Le professeur David Spiegel[3] ajoute « l’entrée en état d’hypnose est associée à un deuxième mécanisme : une augmentation des connexions entre la partie du cerveau impliquée dans le contrôle exécutif (le cortex préfrontal dorso-latéral ou DLPFC) et la partie qui règle les fonctions corporelles (insula). L’hypnose aide ainsi les gens à contrôler leurs réactions physiques en réponse à des pensées et des facteurs de stress.»
Or, il peut s’avérer que ce sentiment de contrôle que peut ressentir l’individu hypnotisé soit un leurre, lui-même induit par un travail de manipulation. Le sujet hypnotisé serait ainsi dans une forme hypnotique au second degré. Il a le sentiment de contrôler, de maitriser la situation et de s’inscrire pleinement dans une situation, alors qu’il ne fait en fait qu’adhérer à un message construit qui lui est proposé et qui va induire sa lecture de la réalité, donc ses réponses.
Enfin, une troisième modification de l’activité cérébrale a été mise en évidence et nous permet d’avancer plus directement sur le thème qui nous occupe aujourd’hui. C’est le professeur David Spiegel qui en détaille les grandes lignes : «L’inversion de la connexion fonctionnelle entre la région de contrôle exécutif et une région profonde du cerveau qui gère les pensées intérieures et la rumination mentale (cortex cingulaire postérieur). Ce qui explique que les individus hypnotisés manquent de conscience de soi et font juste ce qu’ils doivent faire sans se préoccuper des implications de ce qu’ils font ou de ce qu’en pensent les autres». Il est dès lors intéressant d’effectuer une corrélation entre l’attitude et les actes observés chez certains individus radicalisés et ce désinvestissement de soi que les chercheurs ont pu relever dans le cadre de l’hypnose !

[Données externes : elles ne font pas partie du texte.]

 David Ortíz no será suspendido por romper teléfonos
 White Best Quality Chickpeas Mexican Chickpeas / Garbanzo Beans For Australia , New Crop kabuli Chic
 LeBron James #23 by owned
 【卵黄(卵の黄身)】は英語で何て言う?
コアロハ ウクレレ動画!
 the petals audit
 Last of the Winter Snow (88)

De fait, comme le remarque le professeur Casale : « Ce travail montre des modifications neurologiques fonctionnelles pendant l’hypnose allant jusqu’au système limbique [impliqué dans les réactions émotionnelles], ce qui est cohérent avec plusieurs caractéristiques de l’état hypnotique : altération induite de l’attention, augmentation du contrôle des émotions et des sensations, manque de conscience de soi.»
Le sujet soumis à une induction forte suite à un discours, au visionnage d’une séquence vidéo ou à l’audition d’un message peut alors se retrouver, d’une certaine façon, « dépossédé de lui-même ». L’individu dans cet état neuropsychologique pourra ainsi adhérer à une autre réalité que la sienne proche. La chose est d’autant plus efficiente et patente que le « sujet hypnotisé » est déjà en état de « dissonance cognitive » résultant, entres autres, de ses difficultés sociales, psychiques ou intellectuelles. Nous avons abondement relevé ce point dans nos précédentes notes.

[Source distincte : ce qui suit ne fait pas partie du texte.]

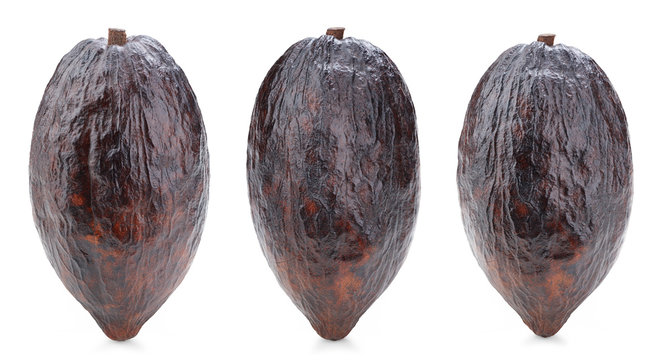 Cacao pod collection isolated on white background. Cacao pod Isolated with clipping path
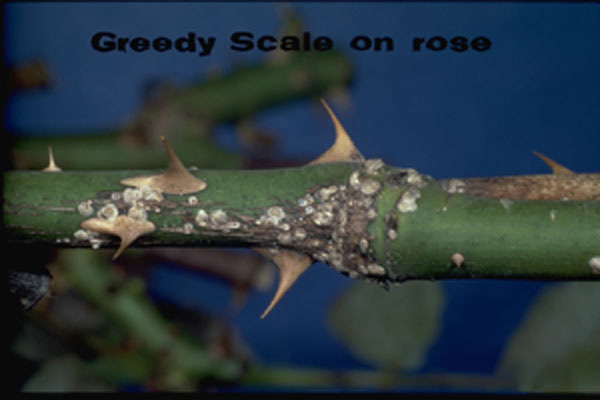 Greedy Scale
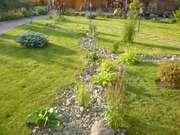 Озеленение, продажа саженцев, ландшафтный дизайн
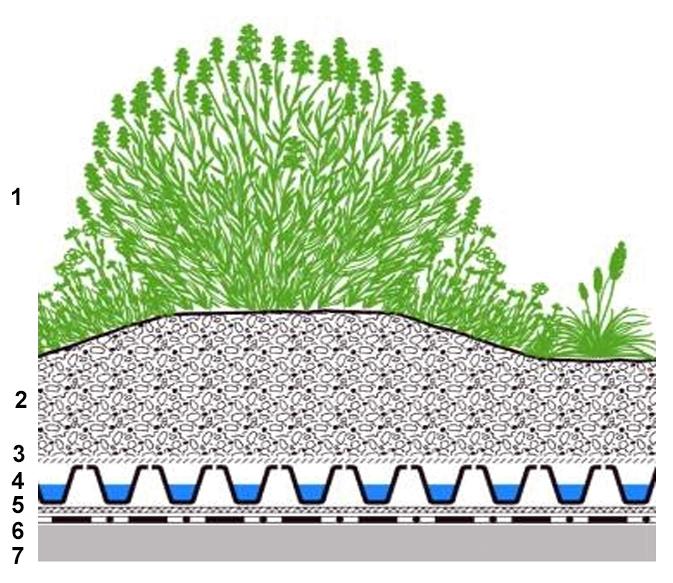 Душистые травы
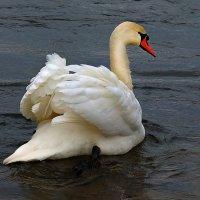 Лебедь :: Владимир Орлов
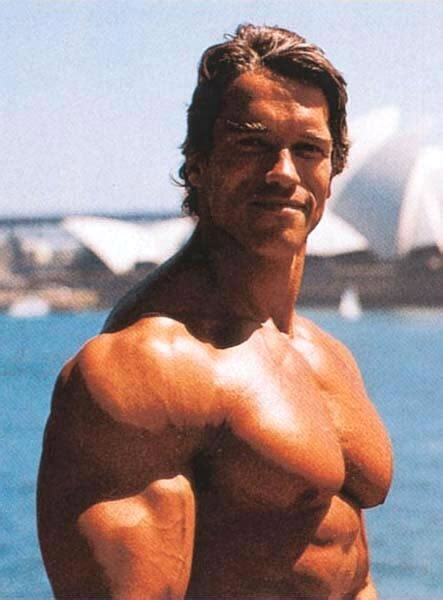 arnold bodybuilding pictures wallpapers  wallpapers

Ce « désinvestissement de soi » qu’il est ainsi possible d’observer scientifiquement lors d’un état hypnotique actif, désinhiberait le sujet en en faisant une sorte de « robot ». Non pas une créature sous contrôle et dépossédée de son libre-arbitre – comme le montrent parfois certains films utilisant l’hypnose de foire comme pouvant permettre un contrôle absolu du sujet -, mais, plus sérieusement, comme un être dont le système de valeur et la lecture du réel ont pu être profondément modifiés de façon plus ou moins durable. Le phénomène « d’adhésion émergentiste » intervient alors. Une nouvelle forme de réalité induite émerge ainsi au sein du dispositif psychocognitif du sujet hypnotisé. Celui-ci y adhère et agit en conséquence.

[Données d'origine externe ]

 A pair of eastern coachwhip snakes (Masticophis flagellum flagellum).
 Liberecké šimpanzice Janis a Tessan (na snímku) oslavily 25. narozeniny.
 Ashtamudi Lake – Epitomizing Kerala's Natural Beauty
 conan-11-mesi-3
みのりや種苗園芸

Mais pour ce faire, l’individu-adhérant ne doit-il pas se trouver dans une forme morale particulière ? Les certitudes d’agir pour une action plus grande (et plus belle) que lui ne vient-elle pas accentuer ou déclencher cette « adhésion émergentiste »? Lorsque le sujet-adhérant est dans cette forme de désinvestissement de soi, fondamental pour le passage à l’acte et qu’induisent les éléments propagandistes de Daesh, un développement moral particulier ne viendrait-il pas donner au sujet une autojustification de ses actes si répréhensibles au regard de notre morale commune (au Moyen-Orient ou en Occident, religieuse ou non) sur l’importance et le côté « sacré » de la vie ?
Avant d’envisager, par la « mise en scène thérapeutique », une quelconque possible approche de traitement psychologique des individus ainsi engagés dans cette réalité à côté de notre réalité commune, il convient de faire un détour du côté d’une théorie posée en psychologie et de la rapprocher de nos présentes questions. La chose est édifiante !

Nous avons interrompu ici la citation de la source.